Instruction: Reproduce the listing below line for line, changing nothing.

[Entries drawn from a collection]
§

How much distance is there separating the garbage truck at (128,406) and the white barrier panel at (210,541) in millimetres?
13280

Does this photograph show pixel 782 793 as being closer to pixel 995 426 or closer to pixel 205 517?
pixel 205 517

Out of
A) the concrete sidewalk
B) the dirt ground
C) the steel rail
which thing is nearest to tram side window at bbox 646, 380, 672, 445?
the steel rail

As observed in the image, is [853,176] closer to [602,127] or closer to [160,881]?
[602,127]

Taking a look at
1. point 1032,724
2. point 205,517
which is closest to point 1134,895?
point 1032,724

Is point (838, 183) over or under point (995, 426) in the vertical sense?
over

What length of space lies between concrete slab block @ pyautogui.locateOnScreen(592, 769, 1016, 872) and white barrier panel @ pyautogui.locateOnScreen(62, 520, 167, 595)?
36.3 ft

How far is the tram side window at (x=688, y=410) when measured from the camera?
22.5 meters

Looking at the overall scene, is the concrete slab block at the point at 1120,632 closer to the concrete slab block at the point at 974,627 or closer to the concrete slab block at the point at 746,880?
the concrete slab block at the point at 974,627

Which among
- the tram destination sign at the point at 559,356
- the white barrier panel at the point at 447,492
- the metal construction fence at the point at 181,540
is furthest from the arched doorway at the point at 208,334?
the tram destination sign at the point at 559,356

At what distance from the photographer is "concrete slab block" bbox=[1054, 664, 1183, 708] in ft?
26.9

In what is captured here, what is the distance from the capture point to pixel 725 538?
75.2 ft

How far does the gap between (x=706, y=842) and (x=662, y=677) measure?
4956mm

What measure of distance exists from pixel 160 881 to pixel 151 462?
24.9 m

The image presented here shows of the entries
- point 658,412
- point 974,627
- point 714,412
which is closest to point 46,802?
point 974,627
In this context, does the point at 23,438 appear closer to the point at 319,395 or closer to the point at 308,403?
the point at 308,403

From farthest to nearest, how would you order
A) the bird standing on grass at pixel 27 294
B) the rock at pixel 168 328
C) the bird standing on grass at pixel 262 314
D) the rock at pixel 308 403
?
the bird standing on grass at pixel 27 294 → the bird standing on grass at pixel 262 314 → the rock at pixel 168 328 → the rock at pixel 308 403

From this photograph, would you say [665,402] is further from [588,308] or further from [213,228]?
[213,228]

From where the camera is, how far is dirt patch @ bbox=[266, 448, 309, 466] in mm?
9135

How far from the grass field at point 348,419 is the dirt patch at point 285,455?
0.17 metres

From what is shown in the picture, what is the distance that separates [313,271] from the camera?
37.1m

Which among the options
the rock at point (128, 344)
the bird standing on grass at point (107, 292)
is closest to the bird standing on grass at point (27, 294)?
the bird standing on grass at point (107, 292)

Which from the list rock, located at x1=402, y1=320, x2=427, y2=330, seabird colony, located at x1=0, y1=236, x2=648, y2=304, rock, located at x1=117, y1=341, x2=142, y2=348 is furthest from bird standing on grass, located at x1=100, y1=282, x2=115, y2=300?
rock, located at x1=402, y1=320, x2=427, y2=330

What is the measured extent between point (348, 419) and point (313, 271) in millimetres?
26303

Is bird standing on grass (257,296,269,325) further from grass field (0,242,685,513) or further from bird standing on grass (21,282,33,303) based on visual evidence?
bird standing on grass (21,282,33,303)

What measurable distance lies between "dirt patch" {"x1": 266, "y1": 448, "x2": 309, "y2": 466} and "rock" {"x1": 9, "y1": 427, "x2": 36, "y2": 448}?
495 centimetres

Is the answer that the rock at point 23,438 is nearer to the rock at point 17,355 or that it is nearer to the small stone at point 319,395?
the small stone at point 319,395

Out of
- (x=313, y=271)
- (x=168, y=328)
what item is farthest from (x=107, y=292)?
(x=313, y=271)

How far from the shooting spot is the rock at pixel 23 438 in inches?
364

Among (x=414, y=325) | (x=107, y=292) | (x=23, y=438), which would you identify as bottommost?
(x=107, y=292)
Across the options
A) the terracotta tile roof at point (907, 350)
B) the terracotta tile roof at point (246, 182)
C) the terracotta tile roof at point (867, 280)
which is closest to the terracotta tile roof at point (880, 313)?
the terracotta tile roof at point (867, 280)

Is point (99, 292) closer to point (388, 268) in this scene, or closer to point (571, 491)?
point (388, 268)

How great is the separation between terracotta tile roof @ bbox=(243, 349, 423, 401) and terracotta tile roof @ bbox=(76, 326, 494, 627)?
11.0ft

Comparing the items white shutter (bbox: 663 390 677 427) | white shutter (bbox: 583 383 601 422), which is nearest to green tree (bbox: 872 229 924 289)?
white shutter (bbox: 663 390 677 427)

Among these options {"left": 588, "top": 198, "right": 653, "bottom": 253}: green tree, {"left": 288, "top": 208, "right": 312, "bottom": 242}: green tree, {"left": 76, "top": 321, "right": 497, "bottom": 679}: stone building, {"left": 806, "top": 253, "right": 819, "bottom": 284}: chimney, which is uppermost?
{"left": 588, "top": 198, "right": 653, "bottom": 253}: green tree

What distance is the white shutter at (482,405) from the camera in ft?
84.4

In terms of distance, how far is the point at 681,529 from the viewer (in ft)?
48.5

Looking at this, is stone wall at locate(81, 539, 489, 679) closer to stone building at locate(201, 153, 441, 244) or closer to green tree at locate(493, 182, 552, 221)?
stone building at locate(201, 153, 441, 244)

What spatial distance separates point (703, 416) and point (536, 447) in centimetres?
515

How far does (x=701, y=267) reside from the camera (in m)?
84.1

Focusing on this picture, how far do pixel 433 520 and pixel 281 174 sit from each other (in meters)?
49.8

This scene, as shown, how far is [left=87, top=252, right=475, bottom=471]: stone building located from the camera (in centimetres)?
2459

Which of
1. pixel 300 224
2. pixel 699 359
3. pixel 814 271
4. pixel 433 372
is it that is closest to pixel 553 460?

§

Task result:
How much distance is there separating the garbage truck at (128,406) and the white barrier panel at (210,541) in millimetres?
13280

Does this photograph show pixel 782 793 as being closer to pixel 995 426 or closer to pixel 205 517?
pixel 205 517

Out of
A) the concrete sidewalk
B) the dirt ground
C) the steel rail
which thing is nearest to tram side window at bbox 646, 380, 672, 445?
the steel rail

As observed in the image, is [853,176] closer to [602,127] or closer to [160,881]?
[602,127]

Taking a look at
1. point 1032,724
2. point 205,517
which is closest to point 1134,895?
point 1032,724

Is point (838, 183) over or under point (995, 426) in the vertical sense?
over

What length of space lies between concrete slab block @ pyautogui.locateOnScreen(592, 769, 1016, 872) and white barrier panel @ pyautogui.locateOnScreen(62, 520, 167, 595)?
36.3 ft

How far is the tram side window at (x=688, y=410) when measured from the camera?
22.5 meters

Looking at the overall scene, is the concrete slab block at the point at 1120,632 closer to the concrete slab block at the point at 974,627 or closer to the concrete slab block at the point at 746,880?
the concrete slab block at the point at 974,627

Which among
- the tram destination sign at the point at 559,356
- the white barrier panel at the point at 447,492
- the metal construction fence at the point at 181,540
is furthest from the arched doorway at the point at 208,334?
the tram destination sign at the point at 559,356

At what distance from the photographer is "concrete slab block" bbox=[1054, 664, 1183, 708] in ft?
26.9

In what is captured here, what is the distance from the capture point to pixel 725 538?
75.2 ft

How far does the gap between (x=706, y=842) and (x=662, y=677) measure?
4956mm

What measure of distance exists from pixel 160 881 to pixel 151 462?
24.9 m

The image presented here shows of the entries
- point 658,412
- point 974,627
- point 714,412
which is closest to point 46,802?
point 974,627
In this context, does the point at 23,438 appear closer to the point at 319,395 or closer to the point at 308,403?
the point at 308,403

From farthest to nearest, how would you order
A) the bird standing on grass at pixel 27 294
B) the rock at pixel 168 328
C) the bird standing on grass at pixel 262 314
D) the rock at pixel 308 403
?
the bird standing on grass at pixel 27 294 → the bird standing on grass at pixel 262 314 → the rock at pixel 168 328 → the rock at pixel 308 403

From this photograph, would you say [665,402] is further from [588,308] or further from [213,228]?
[213,228]

From where the camera is, how far is dirt patch @ bbox=[266, 448, 309, 466] in mm?
9135

How far from the grass field at point 348,419 is the dirt patch at point 285,455?
0.17 metres

From what is shown in the picture, what is the distance that separates [313,271] from the camera?
37.1m

Which among the options
the rock at point (128, 344)
the bird standing on grass at point (107, 292)
is closest to the bird standing on grass at point (27, 294)?
the bird standing on grass at point (107, 292)

Which from the list rock, located at x1=402, y1=320, x2=427, y2=330, seabird colony, located at x1=0, y1=236, x2=648, y2=304, rock, located at x1=117, y1=341, x2=142, y2=348 is furthest from bird standing on grass, located at x1=100, y1=282, x2=115, y2=300?
rock, located at x1=402, y1=320, x2=427, y2=330

What is the measured extent between point (348, 419) and point (313, 271) in millimetres?
26303

Is bird standing on grass (257,296,269,325) further from grass field (0,242,685,513) or further from bird standing on grass (21,282,33,303) based on visual evidence?
bird standing on grass (21,282,33,303)

What measurable distance lies between "dirt patch" {"x1": 266, "y1": 448, "x2": 309, "y2": 466} and "rock" {"x1": 9, "y1": 427, "x2": 36, "y2": 448}?
495 centimetres

Is the answer that the rock at point 23,438 is nearer to the rock at point 17,355 or that it is nearer to the small stone at point 319,395?
the small stone at point 319,395

Out of
- (x=313, y=271)
- (x=168, y=328)
what item is farthest from (x=107, y=292)?
(x=313, y=271)

How far from the shooting spot is the rock at pixel 23 438 in inches?
364

Among (x=414, y=325) | (x=107, y=292) | (x=23, y=438), which would you identify as bottommost?
(x=107, y=292)
Across the options
A) the terracotta tile roof at point (907, 350)
B) the terracotta tile roof at point (246, 182)
C) the terracotta tile roof at point (867, 280)
which is closest to the terracotta tile roof at point (880, 313)?
the terracotta tile roof at point (867, 280)

Is point (99, 292) closer to point (388, 268) in this scene, or closer to point (571, 491)?
point (388, 268)

How great is the separation between terracotta tile roof @ bbox=(243, 349, 423, 401) and terracotta tile roof @ bbox=(76, 326, 494, 627)?
11.0ft

Comparing the items white shutter (bbox: 663 390 677 427) | white shutter (bbox: 583 383 601 422), which is nearest to green tree (bbox: 872 229 924 289)?
white shutter (bbox: 663 390 677 427)

Among these options {"left": 588, "top": 198, "right": 653, "bottom": 253}: green tree, {"left": 288, "top": 208, "right": 312, "bottom": 242}: green tree, {"left": 76, "top": 321, "right": 497, "bottom": 679}: stone building, {"left": 806, "top": 253, "right": 819, "bottom": 284}: chimney, which is uppermost?
{"left": 588, "top": 198, "right": 653, "bottom": 253}: green tree

What distance is the white shutter at (482,405) from the camera in ft?
84.4

In terms of distance, how far is the point at 681,529 from the viewer (in ft)?
48.5

Looking at this, is stone wall at locate(81, 539, 489, 679) closer to stone building at locate(201, 153, 441, 244) or closer to green tree at locate(493, 182, 552, 221)?
stone building at locate(201, 153, 441, 244)

What spatial distance separates point (703, 416) and point (536, 447) in centimetres?
515

How far does (x=701, y=267) reside from the camera (in m)?
84.1

Focusing on this picture, how far do pixel 433 520 and pixel 281 174 sit from each other (in meters)?
49.8

This scene, as shown, how far is [left=87, top=252, right=475, bottom=471]: stone building located from the camera (in centimetres)?
2459

Which of
1. pixel 300 224
2. pixel 699 359
3. pixel 814 271
4. pixel 433 372
is it that is closest to pixel 553 460?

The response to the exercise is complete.